Plaza Mayor in Madrid, where many auto-da-fés were held. Photo taken by the author in August 2019.

Plaza Mayor in Madrid, where many auto-da-fés were held. Photo taken by the author in August 2019.

Most of the Jewish population of Spain fled with the Expulsion in 1492. Some went to North Africa, some went to the Levant, some went to the rising Ottoman Empire, and some went to the city-states of the Italian Peninsula. However, many went across the border into Portugal. Gregório’s parents and grandparents likely may have been amongst these refugees, crossing the border from Spain into Portugal. 
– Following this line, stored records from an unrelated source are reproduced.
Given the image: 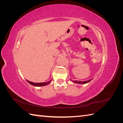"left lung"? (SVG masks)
I'll list each match as a JSON object with an SVG mask.
<instances>
[{"instance_id":"8db88e82","label":"left lung","mask_w":123,"mask_h":123,"mask_svg":"<svg viewBox=\"0 0 123 123\" xmlns=\"http://www.w3.org/2000/svg\"><path fill=\"white\" fill-rule=\"evenodd\" d=\"M90 80H87V81H84L74 80V81H73V82L75 83H78V84H86V83H87L89 82V81H90Z\"/></svg>"}]
</instances>
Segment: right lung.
Segmentation results:
<instances>
[{
    "mask_svg": "<svg viewBox=\"0 0 123 123\" xmlns=\"http://www.w3.org/2000/svg\"><path fill=\"white\" fill-rule=\"evenodd\" d=\"M51 81V80L50 81H47V82H44V83H33V82H31V81H30L29 80H27L28 82L31 85H33V86H37V87H39V86H45V85H48V84H49L50 81Z\"/></svg>",
    "mask_w": 123,
    "mask_h": 123,
    "instance_id": "obj_1",
    "label": "right lung"
}]
</instances>
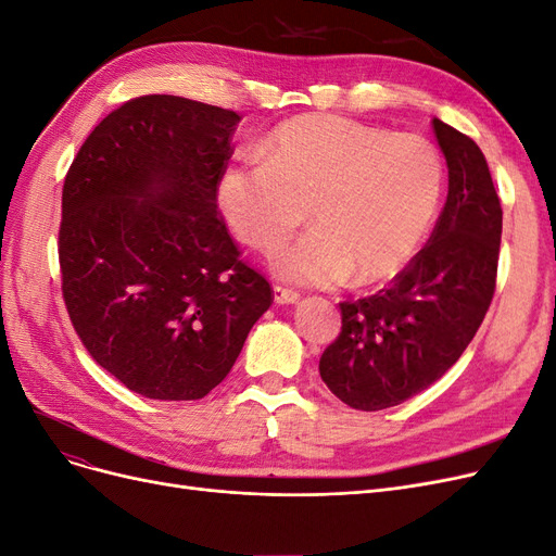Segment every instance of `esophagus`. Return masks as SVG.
Here are the masks:
<instances>
[{"label":"esophagus","mask_w":556,"mask_h":556,"mask_svg":"<svg viewBox=\"0 0 556 556\" xmlns=\"http://www.w3.org/2000/svg\"><path fill=\"white\" fill-rule=\"evenodd\" d=\"M300 300L298 291L291 289H283V286H275V302L277 304H295Z\"/></svg>","instance_id":"34e87169"}]
</instances>
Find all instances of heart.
I'll return each instance as SVG.
<instances>
[{
  "instance_id": "obj_1",
  "label": "heart",
  "mask_w": 556,
  "mask_h": 556,
  "mask_svg": "<svg viewBox=\"0 0 556 556\" xmlns=\"http://www.w3.org/2000/svg\"><path fill=\"white\" fill-rule=\"evenodd\" d=\"M265 160H240L217 180V205L233 233L275 247L306 219L316 229L283 247L279 277L306 286L374 283L407 265L435 219L444 167L426 137L332 114L300 116L263 143Z\"/></svg>"
}]
</instances>
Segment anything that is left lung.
Wrapping results in <instances>:
<instances>
[{
    "instance_id": "obj_1",
    "label": "left lung",
    "mask_w": 556,
    "mask_h": 556,
    "mask_svg": "<svg viewBox=\"0 0 556 556\" xmlns=\"http://www.w3.org/2000/svg\"><path fill=\"white\" fill-rule=\"evenodd\" d=\"M448 194L433 233L387 289L341 302V332L318 371L364 413L394 407L440 380L465 353L495 295L502 205L475 139L433 118Z\"/></svg>"
}]
</instances>
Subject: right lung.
<instances>
[{
  "instance_id": "add662e5",
  "label": "right lung",
  "mask_w": 556,
  "mask_h": 556,
  "mask_svg": "<svg viewBox=\"0 0 556 556\" xmlns=\"http://www.w3.org/2000/svg\"><path fill=\"white\" fill-rule=\"evenodd\" d=\"M240 116L180 96L108 114L64 180L61 293L89 355L130 392L197 401L273 304L217 211Z\"/></svg>"
}]
</instances>
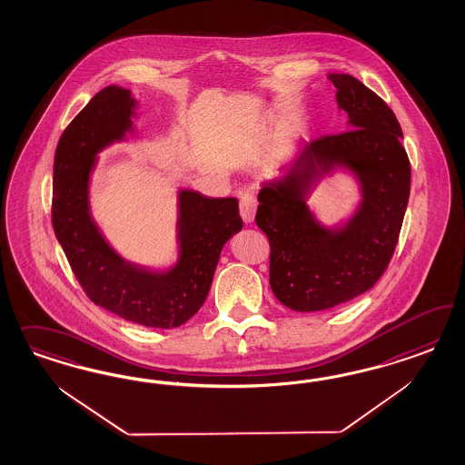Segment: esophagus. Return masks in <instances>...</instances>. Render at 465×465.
<instances>
[{
	"mask_svg": "<svg viewBox=\"0 0 465 465\" xmlns=\"http://www.w3.org/2000/svg\"><path fill=\"white\" fill-rule=\"evenodd\" d=\"M255 210H257V199L251 193L243 194L240 199V216L245 223H252Z\"/></svg>",
	"mask_w": 465,
	"mask_h": 465,
	"instance_id": "1",
	"label": "esophagus"
}]
</instances>
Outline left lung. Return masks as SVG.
I'll list each match as a JSON object with an SVG mask.
<instances>
[{
  "label": "left lung",
  "instance_id": "1",
  "mask_svg": "<svg viewBox=\"0 0 465 465\" xmlns=\"http://www.w3.org/2000/svg\"><path fill=\"white\" fill-rule=\"evenodd\" d=\"M350 131L303 141L276 179L261 183L255 223L271 245L269 284L284 307L317 312L379 282L399 240L411 191L402 129L391 107L351 74H327ZM341 171L361 201L327 226L308 199L322 174Z\"/></svg>",
  "mask_w": 465,
  "mask_h": 465
}]
</instances>
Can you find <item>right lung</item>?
I'll list each match as a JSON object with an SVG mask.
<instances>
[{
  "label": "right lung",
  "instance_id": "1",
  "mask_svg": "<svg viewBox=\"0 0 465 465\" xmlns=\"http://www.w3.org/2000/svg\"><path fill=\"white\" fill-rule=\"evenodd\" d=\"M140 100L109 84L86 104L57 143L53 226L88 298L133 324L172 329L203 307L228 240L242 230L235 197L177 191L175 261L143 266L127 261L92 216L90 185L99 155L134 138Z\"/></svg>",
  "mask_w": 465,
  "mask_h": 465
}]
</instances>
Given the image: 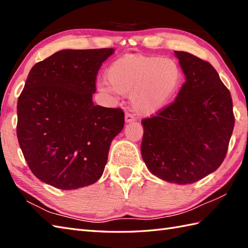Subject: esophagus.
Wrapping results in <instances>:
<instances>
[{"instance_id": "34e87169", "label": "esophagus", "mask_w": 248, "mask_h": 248, "mask_svg": "<svg viewBox=\"0 0 248 248\" xmlns=\"http://www.w3.org/2000/svg\"><path fill=\"white\" fill-rule=\"evenodd\" d=\"M134 120H135V118L133 117V115H131L130 113H125V115H124V123L125 124L133 123Z\"/></svg>"}]
</instances>
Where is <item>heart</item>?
<instances>
[{
	"label": "heart",
	"instance_id": "obj_1",
	"mask_svg": "<svg viewBox=\"0 0 248 248\" xmlns=\"http://www.w3.org/2000/svg\"><path fill=\"white\" fill-rule=\"evenodd\" d=\"M100 83L103 93L116 92L130 95L136 114L150 117L162 112L180 91L183 74L178 63L171 58L131 54L114 60Z\"/></svg>",
	"mask_w": 248,
	"mask_h": 248
}]
</instances>
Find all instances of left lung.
<instances>
[{
  "mask_svg": "<svg viewBox=\"0 0 248 248\" xmlns=\"http://www.w3.org/2000/svg\"><path fill=\"white\" fill-rule=\"evenodd\" d=\"M174 54L186 82L172 105L141 122L140 151L153 175L186 185L221 166L234 117L232 96L214 66L187 51Z\"/></svg>",
  "mask_w": 248,
  "mask_h": 248,
  "instance_id": "left-lung-1",
  "label": "left lung"
}]
</instances>
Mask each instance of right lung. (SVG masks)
I'll return each instance as SVG.
<instances>
[{"label":"right lung","mask_w":248,"mask_h":248,"mask_svg":"<svg viewBox=\"0 0 248 248\" xmlns=\"http://www.w3.org/2000/svg\"><path fill=\"white\" fill-rule=\"evenodd\" d=\"M113 48L62 49L31 70L18 100L16 135L34 176L61 190L96 183L111 142L124 129L120 108L95 106L96 75Z\"/></svg>","instance_id":"right-lung-1"}]
</instances>
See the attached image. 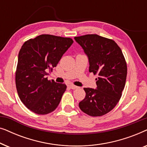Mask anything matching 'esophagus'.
Returning a JSON list of instances; mask_svg holds the SVG:
<instances>
[{
	"label": "esophagus",
	"mask_w": 147,
	"mask_h": 147,
	"mask_svg": "<svg viewBox=\"0 0 147 147\" xmlns=\"http://www.w3.org/2000/svg\"><path fill=\"white\" fill-rule=\"evenodd\" d=\"M69 86V88H71V89H72V90H76V89H77V88H78V86H74V85H73V84H70Z\"/></svg>",
	"instance_id": "obj_1"
}]
</instances>
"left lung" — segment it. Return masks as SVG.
<instances>
[{
    "mask_svg": "<svg viewBox=\"0 0 147 147\" xmlns=\"http://www.w3.org/2000/svg\"><path fill=\"white\" fill-rule=\"evenodd\" d=\"M74 39L87 55L89 71L98 75L96 89L84 88L86 97L79 107L91 116L104 115L118 104L125 86L127 66L122 50L113 40L95 34Z\"/></svg>",
    "mask_w": 147,
    "mask_h": 147,
    "instance_id": "left-lung-1",
    "label": "left lung"
}]
</instances>
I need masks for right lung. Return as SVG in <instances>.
Masks as SVG:
<instances>
[{
	"instance_id": "right-lung-1",
	"label": "right lung",
	"mask_w": 147,
	"mask_h": 147,
	"mask_svg": "<svg viewBox=\"0 0 147 147\" xmlns=\"http://www.w3.org/2000/svg\"><path fill=\"white\" fill-rule=\"evenodd\" d=\"M73 43L71 38L41 35L25 42L20 49L16 87L21 102L34 113L49 114L59 105L67 86L48 80L47 72Z\"/></svg>"
}]
</instances>
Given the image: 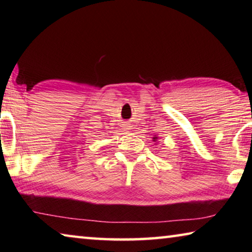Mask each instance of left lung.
<instances>
[{
  "mask_svg": "<svg viewBox=\"0 0 252 252\" xmlns=\"http://www.w3.org/2000/svg\"><path fill=\"white\" fill-rule=\"evenodd\" d=\"M157 139H158V136H156V138H153V141H156Z\"/></svg>",
  "mask_w": 252,
  "mask_h": 252,
  "instance_id": "1",
  "label": "left lung"
}]
</instances>
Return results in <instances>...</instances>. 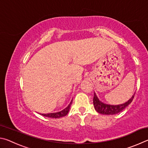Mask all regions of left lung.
<instances>
[{
	"label": "left lung",
	"instance_id": "left-lung-1",
	"mask_svg": "<svg viewBox=\"0 0 148 148\" xmlns=\"http://www.w3.org/2000/svg\"><path fill=\"white\" fill-rule=\"evenodd\" d=\"M134 95H135V94L133 95V97H132L127 102L123 103V104L118 105H110L105 104V103L101 102L98 99L97 97L94 93L93 103H94L95 109L97 112L102 114L113 115L121 112V111L123 109H125L129 104H131V103L133 101V100L134 99Z\"/></svg>",
	"mask_w": 148,
	"mask_h": 148
}]
</instances>
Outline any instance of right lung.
<instances>
[{"instance_id": "right-lung-1", "label": "right lung", "mask_w": 148, "mask_h": 148, "mask_svg": "<svg viewBox=\"0 0 148 148\" xmlns=\"http://www.w3.org/2000/svg\"><path fill=\"white\" fill-rule=\"evenodd\" d=\"M72 103V100L71 103H69V105L67 107L64 108L63 110L60 111V112H56V113H50V114H41V115L43 116H45V117H49V118H59L61 117H63V116H66L68 113L70 107H71Z\"/></svg>"}]
</instances>
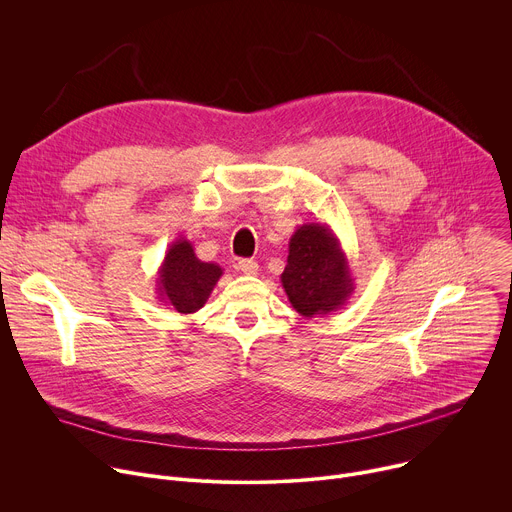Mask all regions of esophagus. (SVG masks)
Instances as JSON below:
<instances>
[{
	"label": "esophagus",
	"instance_id": "34e87169",
	"mask_svg": "<svg viewBox=\"0 0 512 512\" xmlns=\"http://www.w3.org/2000/svg\"><path fill=\"white\" fill-rule=\"evenodd\" d=\"M239 269H241L245 275H257L259 263L253 261V259H241V261H239Z\"/></svg>",
	"mask_w": 512,
	"mask_h": 512
}]
</instances>
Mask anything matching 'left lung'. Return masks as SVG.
<instances>
[{
    "label": "left lung",
    "mask_w": 512,
    "mask_h": 512,
    "mask_svg": "<svg viewBox=\"0 0 512 512\" xmlns=\"http://www.w3.org/2000/svg\"><path fill=\"white\" fill-rule=\"evenodd\" d=\"M281 285L291 308L304 318L328 316L354 294L346 253L326 225L308 223L291 235Z\"/></svg>",
    "instance_id": "left-lung-1"
}]
</instances>
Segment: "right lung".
Returning <instances> with one entry per match:
<instances>
[{
	"label": "right lung",
	"instance_id": "right-lung-1",
	"mask_svg": "<svg viewBox=\"0 0 512 512\" xmlns=\"http://www.w3.org/2000/svg\"><path fill=\"white\" fill-rule=\"evenodd\" d=\"M223 267L196 257L188 239H176L158 269V298L180 314L198 312L210 298Z\"/></svg>",
	"mask_w": 512,
	"mask_h": 512
}]
</instances>
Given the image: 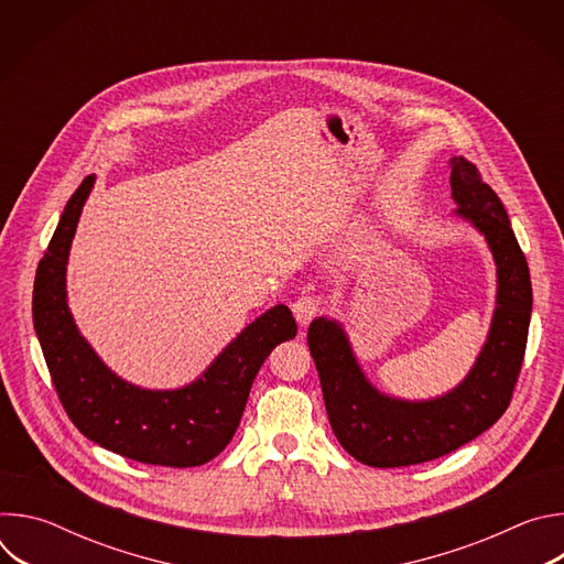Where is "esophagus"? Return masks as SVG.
<instances>
[{"instance_id":"esophagus-1","label":"esophagus","mask_w":564,"mask_h":564,"mask_svg":"<svg viewBox=\"0 0 564 564\" xmlns=\"http://www.w3.org/2000/svg\"><path fill=\"white\" fill-rule=\"evenodd\" d=\"M318 307H321V303H318L316 296H310V294L299 296V299L292 303V312H294L296 324H299V326H307L310 321L318 314Z\"/></svg>"}]
</instances>
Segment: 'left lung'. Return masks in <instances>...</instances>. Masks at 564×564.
Returning <instances> with one entry per match:
<instances>
[{"label": "left lung", "mask_w": 564, "mask_h": 564, "mask_svg": "<svg viewBox=\"0 0 564 564\" xmlns=\"http://www.w3.org/2000/svg\"><path fill=\"white\" fill-rule=\"evenodd\" d=\"M457 214L487 236L498 263V307L489 339L468 377L433 401H399L377 392L359 370L337 321L314 318L307 346L333 433L361 464L397 468L437 459L491 429L509 409L531 318V276L498 194L466 158H453Z\"/></svg>", "instance_id": "8db88e82"}]
</instances>
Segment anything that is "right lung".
<instances>
[{"label": "right lung", "instance_id": "right-lung-1", "mask_svg": "<svg viewBox=\"0 0 564 564\" xmlns=\"http://www.w3.org/2000/svg\"><path fill=\"white\" fill-rule=\"evenodd\" d=\"M94 181L87 176L68 198L33 288V324L59 404L79 433L107 451L153 466H200L231 442L261 364L276 344L296 337V321L290 307L274 305L181 390H142L116 377L79 337L64 290L70 238Z\"/></svg>", "mask_w": 564, "mask_h": 564}]
</instances>
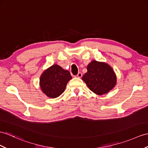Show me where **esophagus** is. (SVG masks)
Masks as SVG:
<instances>
[{"instance_id":"obj_1","label":"esophagus","mask_w":148,"mask_h":148,"mask_svg":"<svg viewBox=\"0 0 148 148\" xmlns=\"http://www.w3.org/2000/svg\"><path fill=\"white\" fill-rule=\"evenodd\" d=\"M82 73H79L77 74V75H76V77H79V78L82 77Z\"/></svg>"}]
</instances>
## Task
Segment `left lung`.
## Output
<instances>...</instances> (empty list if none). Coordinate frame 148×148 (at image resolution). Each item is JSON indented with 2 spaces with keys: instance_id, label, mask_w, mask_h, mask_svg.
<instances>
[{
  "instance_id": "obj_1",
  "label": "left lung",
  "mask_w": 148,
  "mask_h": 148,
  "mask_svg": "<svg viewBox=\"0 0 148 148\" xmlns=\"http://www.w3.org/2000/svg\"><path fill=\"white\" fill-rule=\"evenodd\" d=\"M82 79L90 90L98 95L107 93L116 84V75L112 67L103 62L92 60Z\"/></svg>"
}]
</instances>
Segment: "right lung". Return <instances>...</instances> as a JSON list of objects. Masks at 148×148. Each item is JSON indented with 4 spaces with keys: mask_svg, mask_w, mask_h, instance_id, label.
Listing matches in <instances>:
<instances>
[{
    "mask_svg": "<svg viewBox=\"0 0 148 148\" xmlns=\"http://www.w3.org/2000/svg\"><path fill=\"white\" fill-rule=\"evenodd\" d=\"M71 79L69 72L54 64L45 70L40 75V87L47 97L56 98L63 93Z\"/></svg>",
    "mask_w": 148,
    "mask_h": 148,
    "instance_id": "add662e5",
    "label": "right lung"
}]
</instances>
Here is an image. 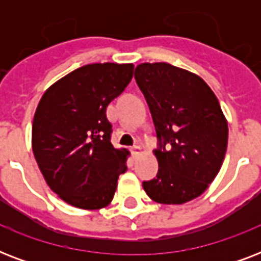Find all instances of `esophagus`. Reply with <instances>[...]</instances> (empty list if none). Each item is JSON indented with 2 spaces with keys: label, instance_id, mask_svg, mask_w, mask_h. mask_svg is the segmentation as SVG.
<instances>
[{
  "label": "esophagus",
  "instance_id": "1",
  "mask_svg": "<svg viewBox=\"0 0 261 261\" xmlns=\"http://www.w3.org/2000/svg\"><path fill=\"white\" fill-rule=\"evenodd\" d=\"M141 150H142V147L139 146V145H134V146L131 147V153H133V155H138L139 153H141Z\"/></svg>",
  "mask_w": 261,
  "mask_h": 261
}]
</instances>
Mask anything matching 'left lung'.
<instances>
[{
	"label": "left lung",
	"mask_w": 261,
	"mask_h": 261,
	"mask_svg": "<svg viewBox=\"0 0 261 261\" xmlns=\"http://www.w3.org/2000/svg\"><path fill=\"white\" fill-rule=\"evenodd\" d=\"M135 80L159 139V172L143 190L164 204L190 202L207 190L225 159L227 123L218 98L200 77L165 62L138 65Z\"/></svg>",
	"instance_id": "left-lung-1"
}]
</instances>
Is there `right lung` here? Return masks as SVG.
Segmentation results:
<instances>
[{"label": "right lung", "instance_id": "right-lung-1", "mask_svg": "<svg viewBox=\"0 0 261 261\" xmlns=\"http://www.w3.org/2000/svg\"><path fill=\"white\" fill-rule=\"evenodd\" d=\"M133 74L131 63H92L57 81L39 101L32 150L48 187L71 206L106 207L127 171V153L111 143L107 107Z\"/></svg>", "mask_w": 261, "mask_h": 261}]
</instances>
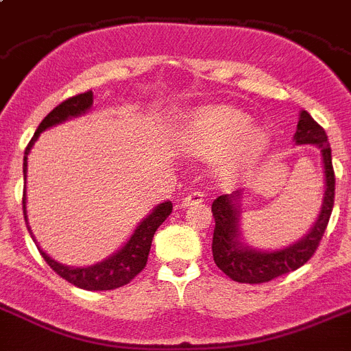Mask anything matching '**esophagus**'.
Wrapping results in <instances>:
<instances>
[{"label": "esophagus", "instance_id": "34e87169", "mask_svg": "<svg viewBox=\"0 0 351 351\" xmlns=\"http://www.w3.org/2000/svg\"><path fill=\"white\" fill-rule=\"evenodd\" d=\"M201 201H203V193H199V191H194V193H189L187 196L182 197V201H180V206H182V208H187V206L196 205V203H201Z\"/></svg>", "mask_w": 351, "mask_h": 351}]
</instances>
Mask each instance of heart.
<instances>
[{
  "label": "heart",
  "mask_w": 351,
  "mask_h": 351,
  "mask_svg": "<svg viewBox=\"0 0 351 351\" xmlns=\"http://www.w3.org/2000/svg\"><path fill=\"white\" fill-rule=\"evenodd\" d=\"M180 145L194 155H215L217 173L234 180L251 171L268 152L270 136L252 127L249 114L230 106H210L193 112L178 132Z\"/></svg>",
  "instance_id": "1"
}]
</instances>
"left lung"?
Wrapping results in <instances>:
<instances>
[{
  "mask_svg": "<svg viewBox=\"0 0 351 351\" xmlns=\"http://www.w3.org/2000/svg\"><path fill=\"white\" fill-rule=\"evenodd\" d=\"M293 139L295 145H316L322 154L325 194H323L318 219L309 233L288 247L277 251H260L242 242L240 237V205H242L243 191L219 196L212 203V213L215 219L212 240L213 261L233 281L260 285L293 272L311 260L327 230L328 219L334 208V193H336V176L332 167V152L327 134L313 120L309 112L300 111Z\"/></svg>",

The sea journey was dangerous and replete with rumors and news of pirates kidnapping Jewish refugees and holding them for a king’s ransom, or even selling them into slavery. Many of the Jews in newly unified Spain, instead, went to Portugal, believing that while times were difficult, the Alhambra Decree would soon be rescinded. Maria José Pimenta Ferro Tavares in their authoritative work, Os Judeus em Portugal No Seculo XV (The Jews in Portugal in the 15th Century), estimates the number of Jews in Portugal in 1496 at a maximum of 30,000 people based on the sisão poll tax collected that year. This is where our story truly begins.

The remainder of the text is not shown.